A common misconception among many Australians is that patent infringement may be avoided by changing a patented invention by 10% (or by some other similar percentage). This is completely incorrect, as there is no formula or percentage of similarity to determine patent infringement.

It is unclear how it could be possible to change an invention by a particular percentage. For example, if an invention was a dining table, would it be considered changed by 10% if the legs were lengthened or if one leg was removed altogether? These types of slight design variations wouldn’t normally avoid infringement of a properly prepared patent, if an infringement occurred in the first place.

Patent infringement is defined as the unauthorised exploitation of an invention that is the subject of a granted patent, and includes actions such as; making, hiring, selling (or offering to make, hire and sell), using or importing the patented invention. Unauthorised exploitation occurs when a patented invention is exploited by a person other than the patentee, a licensee or authorised personnel. The general test for infringement is whether all essential elements of a valid claim of a granted patent have been taken.

Patent infringement is assessed on a country by country basis. Therefore, determining whether patent infringement has occurred involves an assessment of whether a granted patent exists in the jurisdiction where infringement is likely to occur. For instance, it is only possible to infringe an Australian patent in Australia. If a patentee has a granted US patent, but no equivalent Australian application was ever filed; any party may exploit the invention disclosed within the US patent in Australia without fear of patent infringement.

In addition, it is only possible to infringe a patent that is granted and still in force. As a result, if a patentee had an Australian patent expire at the end of its term, or that lapsed prior to the end of its term (subject to certain conditions), infringement of the expired or lapsed patent is not possible.

If these situations do not apply, and an in-force patent exists in the country in which the infringement would occur, then the scope of protection provided by the patent must be assessed. This is done through careful consideration of the claims within that patent. Specifically, if a product takes each and every feature of even a single claim of a patent, infringement will occur. Conversely, a product will not infringe a claim if even a single feature of that claim is omitted from the product. Therefore, avoiding patent infringement is about ensuring that your product omits features of the patented invention as claimed in the patent specification.

It is worth noting that having a patent for a product is not a guarantee that the exploitation of your product will not infringe an earlier patent.
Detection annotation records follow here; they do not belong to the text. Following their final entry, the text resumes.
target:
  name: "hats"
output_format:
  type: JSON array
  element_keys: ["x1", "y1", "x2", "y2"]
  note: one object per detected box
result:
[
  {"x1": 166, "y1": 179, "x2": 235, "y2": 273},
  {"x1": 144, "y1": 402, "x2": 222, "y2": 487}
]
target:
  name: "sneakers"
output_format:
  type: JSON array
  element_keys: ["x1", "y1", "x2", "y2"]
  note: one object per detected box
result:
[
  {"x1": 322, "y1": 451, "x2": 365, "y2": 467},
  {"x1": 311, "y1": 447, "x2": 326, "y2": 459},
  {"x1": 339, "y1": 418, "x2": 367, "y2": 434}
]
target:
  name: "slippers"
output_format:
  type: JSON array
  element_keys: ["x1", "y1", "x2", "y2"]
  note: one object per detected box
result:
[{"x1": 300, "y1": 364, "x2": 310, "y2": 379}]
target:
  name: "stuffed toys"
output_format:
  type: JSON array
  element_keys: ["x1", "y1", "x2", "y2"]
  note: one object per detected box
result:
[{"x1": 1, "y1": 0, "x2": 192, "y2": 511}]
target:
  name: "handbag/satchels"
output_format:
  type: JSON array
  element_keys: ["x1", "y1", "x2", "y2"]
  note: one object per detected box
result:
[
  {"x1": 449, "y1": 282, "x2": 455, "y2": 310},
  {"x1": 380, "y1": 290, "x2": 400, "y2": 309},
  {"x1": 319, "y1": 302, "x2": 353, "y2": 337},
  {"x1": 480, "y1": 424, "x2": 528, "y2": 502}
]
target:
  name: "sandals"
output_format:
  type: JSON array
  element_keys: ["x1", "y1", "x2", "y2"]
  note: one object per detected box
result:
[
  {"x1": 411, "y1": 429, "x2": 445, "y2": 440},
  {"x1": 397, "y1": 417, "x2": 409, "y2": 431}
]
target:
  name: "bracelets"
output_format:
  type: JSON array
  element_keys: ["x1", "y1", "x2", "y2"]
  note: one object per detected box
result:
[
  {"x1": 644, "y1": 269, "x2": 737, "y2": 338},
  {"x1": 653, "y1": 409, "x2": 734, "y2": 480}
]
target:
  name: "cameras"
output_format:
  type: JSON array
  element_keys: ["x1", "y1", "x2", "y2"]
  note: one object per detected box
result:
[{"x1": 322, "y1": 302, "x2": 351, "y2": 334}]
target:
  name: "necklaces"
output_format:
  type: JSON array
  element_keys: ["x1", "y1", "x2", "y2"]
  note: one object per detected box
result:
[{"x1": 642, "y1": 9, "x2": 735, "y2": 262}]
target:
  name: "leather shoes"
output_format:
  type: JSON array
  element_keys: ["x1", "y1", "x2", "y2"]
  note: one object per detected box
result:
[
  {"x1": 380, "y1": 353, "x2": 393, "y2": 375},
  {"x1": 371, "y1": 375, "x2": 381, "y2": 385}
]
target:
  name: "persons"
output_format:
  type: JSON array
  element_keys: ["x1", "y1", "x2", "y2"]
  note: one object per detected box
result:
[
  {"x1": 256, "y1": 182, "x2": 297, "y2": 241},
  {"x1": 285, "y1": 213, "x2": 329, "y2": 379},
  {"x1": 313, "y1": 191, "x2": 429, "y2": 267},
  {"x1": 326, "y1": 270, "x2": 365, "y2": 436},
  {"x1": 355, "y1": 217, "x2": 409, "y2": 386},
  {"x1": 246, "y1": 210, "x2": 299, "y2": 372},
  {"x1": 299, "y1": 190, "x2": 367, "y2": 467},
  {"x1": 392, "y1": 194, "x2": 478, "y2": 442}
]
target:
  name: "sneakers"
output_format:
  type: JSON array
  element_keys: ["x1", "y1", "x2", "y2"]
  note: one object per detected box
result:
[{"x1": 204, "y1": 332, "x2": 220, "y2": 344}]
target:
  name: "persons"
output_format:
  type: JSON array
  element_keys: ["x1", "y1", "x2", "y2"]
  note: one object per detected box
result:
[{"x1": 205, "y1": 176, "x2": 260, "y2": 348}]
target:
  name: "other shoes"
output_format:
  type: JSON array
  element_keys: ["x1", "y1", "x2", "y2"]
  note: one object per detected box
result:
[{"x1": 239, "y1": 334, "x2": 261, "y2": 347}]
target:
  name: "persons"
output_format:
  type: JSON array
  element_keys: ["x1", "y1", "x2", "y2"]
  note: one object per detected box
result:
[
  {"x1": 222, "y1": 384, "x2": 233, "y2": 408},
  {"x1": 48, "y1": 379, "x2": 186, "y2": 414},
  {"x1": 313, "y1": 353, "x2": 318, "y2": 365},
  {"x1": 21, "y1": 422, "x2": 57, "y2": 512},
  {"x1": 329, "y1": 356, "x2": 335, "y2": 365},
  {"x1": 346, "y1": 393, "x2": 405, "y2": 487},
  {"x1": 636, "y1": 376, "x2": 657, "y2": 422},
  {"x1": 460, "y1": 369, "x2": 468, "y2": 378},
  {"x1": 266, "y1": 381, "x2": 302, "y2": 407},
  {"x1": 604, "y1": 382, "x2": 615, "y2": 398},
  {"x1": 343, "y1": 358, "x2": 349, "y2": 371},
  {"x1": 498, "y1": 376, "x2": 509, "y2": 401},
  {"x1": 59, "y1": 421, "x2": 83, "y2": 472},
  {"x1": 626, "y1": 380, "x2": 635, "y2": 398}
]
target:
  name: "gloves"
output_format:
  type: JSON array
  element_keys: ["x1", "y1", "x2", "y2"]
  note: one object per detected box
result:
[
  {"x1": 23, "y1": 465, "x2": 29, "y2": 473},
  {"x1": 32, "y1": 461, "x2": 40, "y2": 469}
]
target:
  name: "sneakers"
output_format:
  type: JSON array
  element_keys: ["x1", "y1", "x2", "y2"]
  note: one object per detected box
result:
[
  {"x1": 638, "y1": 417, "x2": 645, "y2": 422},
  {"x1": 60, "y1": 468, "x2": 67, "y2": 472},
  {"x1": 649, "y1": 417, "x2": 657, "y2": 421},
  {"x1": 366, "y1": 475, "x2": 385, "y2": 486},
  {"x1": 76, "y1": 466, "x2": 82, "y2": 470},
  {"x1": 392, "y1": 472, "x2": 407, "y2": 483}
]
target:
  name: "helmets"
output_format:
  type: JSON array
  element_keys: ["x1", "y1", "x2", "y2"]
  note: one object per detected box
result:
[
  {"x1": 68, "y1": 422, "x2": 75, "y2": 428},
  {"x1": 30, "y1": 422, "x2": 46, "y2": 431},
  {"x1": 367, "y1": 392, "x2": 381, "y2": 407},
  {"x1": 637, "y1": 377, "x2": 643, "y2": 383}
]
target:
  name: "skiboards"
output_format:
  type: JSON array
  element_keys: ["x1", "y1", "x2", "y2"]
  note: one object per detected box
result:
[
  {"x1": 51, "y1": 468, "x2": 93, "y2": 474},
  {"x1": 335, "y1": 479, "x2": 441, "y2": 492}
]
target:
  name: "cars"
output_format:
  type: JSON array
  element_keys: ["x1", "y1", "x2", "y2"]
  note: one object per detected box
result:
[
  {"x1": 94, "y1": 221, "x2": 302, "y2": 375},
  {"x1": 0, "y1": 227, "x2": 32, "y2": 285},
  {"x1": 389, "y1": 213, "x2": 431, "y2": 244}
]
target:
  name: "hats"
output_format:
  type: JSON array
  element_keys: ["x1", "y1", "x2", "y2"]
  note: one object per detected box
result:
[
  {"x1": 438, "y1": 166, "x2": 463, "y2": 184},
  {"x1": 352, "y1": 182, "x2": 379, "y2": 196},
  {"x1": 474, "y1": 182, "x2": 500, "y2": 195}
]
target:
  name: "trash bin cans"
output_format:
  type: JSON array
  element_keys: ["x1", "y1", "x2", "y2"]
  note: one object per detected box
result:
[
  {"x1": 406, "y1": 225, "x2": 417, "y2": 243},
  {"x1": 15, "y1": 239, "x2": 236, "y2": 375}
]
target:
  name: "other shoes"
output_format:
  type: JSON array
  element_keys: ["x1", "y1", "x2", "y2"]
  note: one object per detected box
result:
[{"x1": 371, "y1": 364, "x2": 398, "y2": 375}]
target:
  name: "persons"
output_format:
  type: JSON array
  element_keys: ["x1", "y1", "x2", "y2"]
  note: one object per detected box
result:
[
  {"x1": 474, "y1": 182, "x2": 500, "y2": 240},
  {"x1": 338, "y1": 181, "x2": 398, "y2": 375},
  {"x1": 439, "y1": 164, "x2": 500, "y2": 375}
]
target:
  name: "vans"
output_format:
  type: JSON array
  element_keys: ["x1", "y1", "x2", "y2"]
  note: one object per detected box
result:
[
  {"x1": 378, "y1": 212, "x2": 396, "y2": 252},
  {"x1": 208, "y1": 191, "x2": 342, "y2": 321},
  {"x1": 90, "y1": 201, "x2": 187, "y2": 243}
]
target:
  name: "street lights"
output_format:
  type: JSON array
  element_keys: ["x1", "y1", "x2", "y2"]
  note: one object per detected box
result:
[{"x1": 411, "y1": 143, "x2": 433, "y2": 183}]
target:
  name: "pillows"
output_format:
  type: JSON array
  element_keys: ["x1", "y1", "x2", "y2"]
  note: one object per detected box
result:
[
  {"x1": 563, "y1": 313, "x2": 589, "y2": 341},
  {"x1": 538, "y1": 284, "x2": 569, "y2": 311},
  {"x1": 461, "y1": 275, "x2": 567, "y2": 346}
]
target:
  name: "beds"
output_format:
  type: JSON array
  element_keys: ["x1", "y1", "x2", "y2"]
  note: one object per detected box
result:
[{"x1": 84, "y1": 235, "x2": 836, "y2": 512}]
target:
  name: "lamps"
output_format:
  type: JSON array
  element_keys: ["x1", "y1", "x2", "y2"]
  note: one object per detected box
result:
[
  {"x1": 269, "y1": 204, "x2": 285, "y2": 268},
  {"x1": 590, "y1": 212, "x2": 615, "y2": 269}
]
Swift action is important when responding to a claim of patent infringement. Typically the lawyer or patent attorney’s letter will ask for a response within a few weeks. If you are accused of patent infringement, engage a qualified patent attorney or IP solicitor well within this response period so that they can work with you to provide a timely and professional response. Don’t simply ignore the letter, as this may leave the patent owner little choice but to escalate the matter to litigation. The solicitor or patent attorney will typically check that there is in fact a valid, enforceable patent and whether your actions constitute an infringement of the patent. You may seek to negotiate with the other party, or, if possible, you may challenge the validity of the patent and potentially continue to use your product or process.